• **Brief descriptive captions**

----------

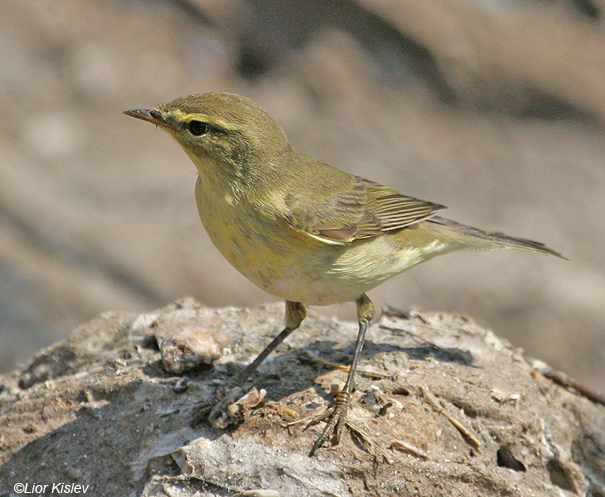 עלווית  אפורה  Willow Warbler  Phylloscopus trochilus                    ביוב רמות,הבטיחה,ספטמבר 2007.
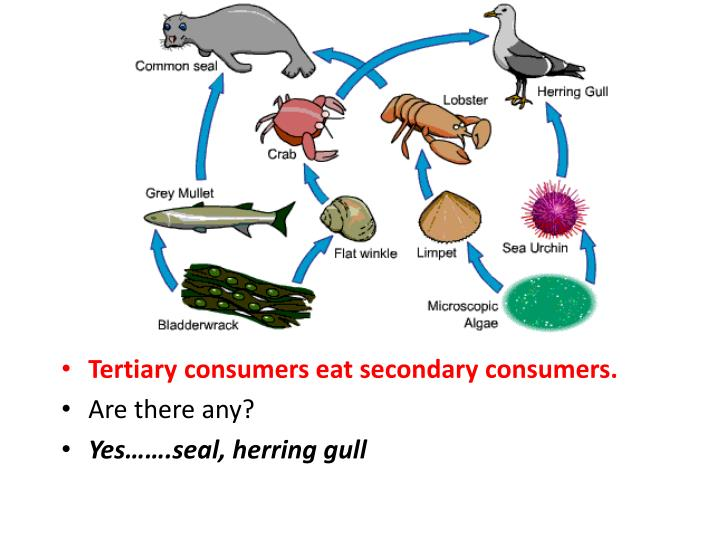 Tertiary consumers eat secondary consumers.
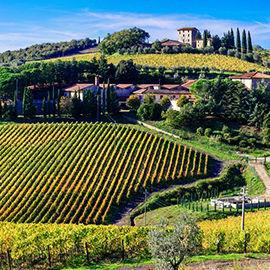 Weinanbau in Italien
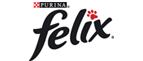 Felix Nassfutter für Katzen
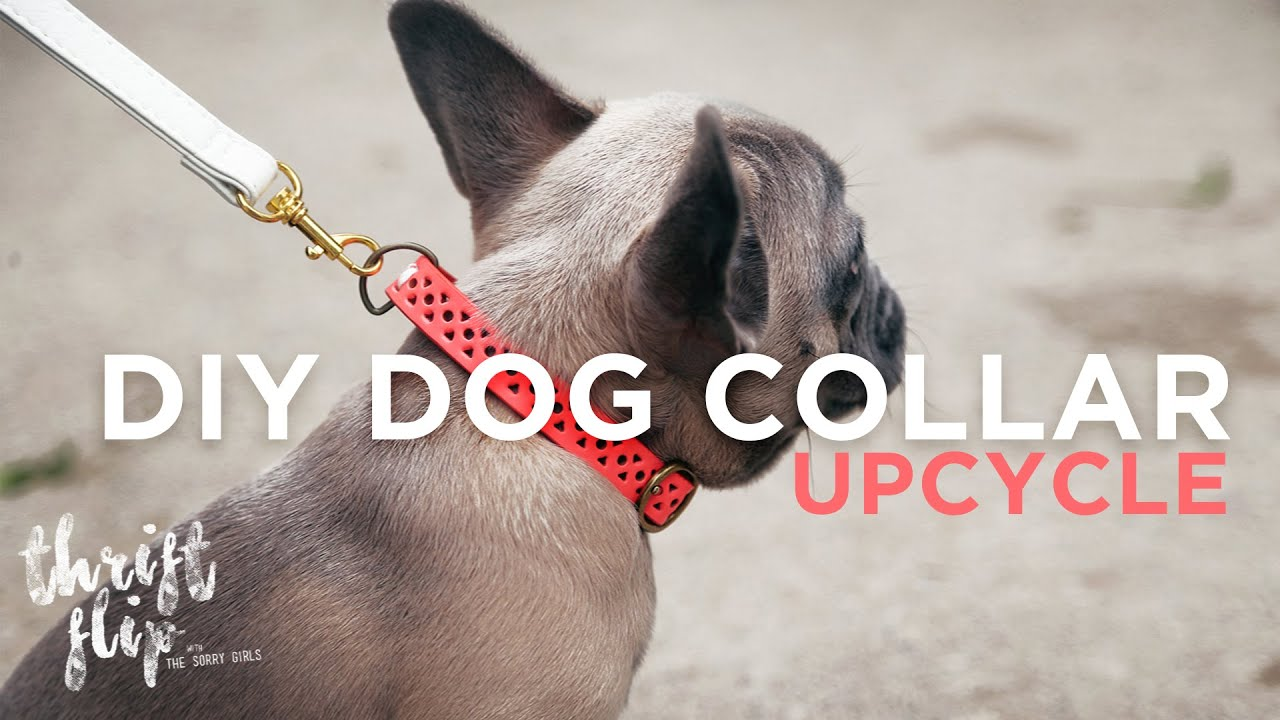 Dog Collar Tutorial Sewing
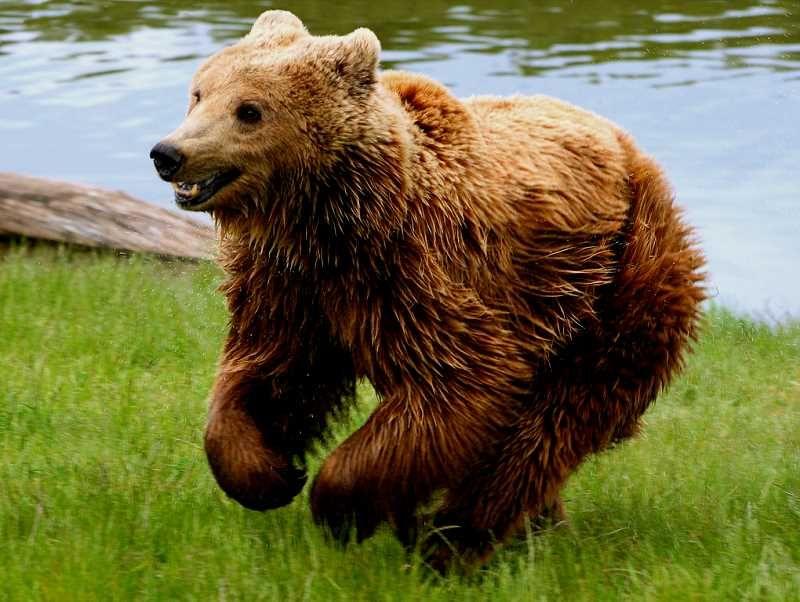 bear_lg.jpg (800×602)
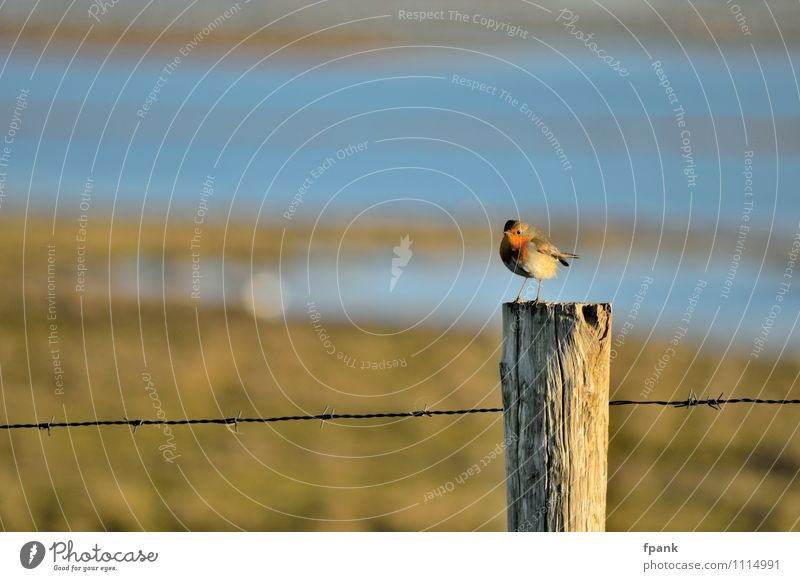 """Unexpected fence post occupation Animal Wild animal Bird """"Robin Singvogel"""" 1 """"Wire Barbed wire Fence"""" Wood Small Colour photo Exterior shot Day Sunlight"""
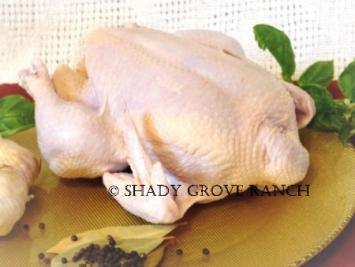 Whole Chicken (3-4 lb)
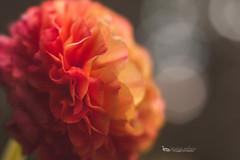 ranunculus velvet freelensed (The Gaggle Photography | Jessica Nelson) Tags: ranunculus velvet56 lensbaby lensbabyvelvet macro macroflowers freelensing freelensed flowers
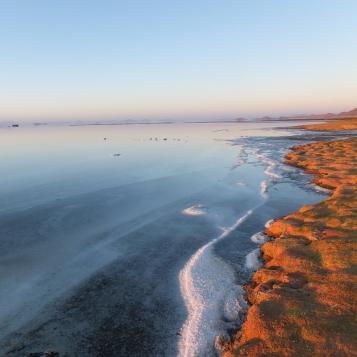 2018 Print Salt flat shoreline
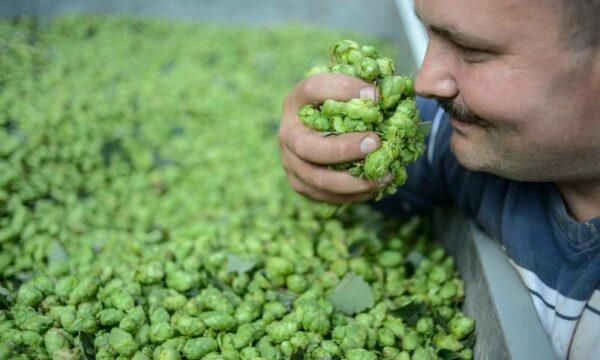 Smelling hop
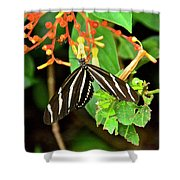Zebra Longwing On Firebush  Shower Curtain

----------

• **EXERCISE PROMPT**
All entries above should be returned exactly, apart from their pictures.

• **SOLUTION FOR THIS EXERCISE**
 עלווית  אפורה  Willow Warbler  Phylloscopus trochilus                    ביוב רמות,הבטיחה,ספטמבר 2007.
 Tertiary consumers eat secondary consumers.
 Weinanbau in Italien
 Felix Nassfutter für Katzen
 Dog Collar Tutorial Sewing
 bear_lg.jpg (800×602)
 """Unexpected fence post occupation Animal Wild animal Bird """"Robin Singvogel"""" 1 """"Wire Barbed wire Fence"""" Wood Small Colour photo Exterior shot Day Sunlight"""
 Whole Chicken (3-4 lb)
 ranunculus velvet freelensed (The Gaggle Photography | Jessica Nelson) Tags: ranunculus velvet56 lensbaby lensbabyvelvet macro macroflowers freelensing freelensed flowers
 2018 Print Salt flat shoreline
 Smelling hop
Zebra Longwing On Firebush  Shower Curtain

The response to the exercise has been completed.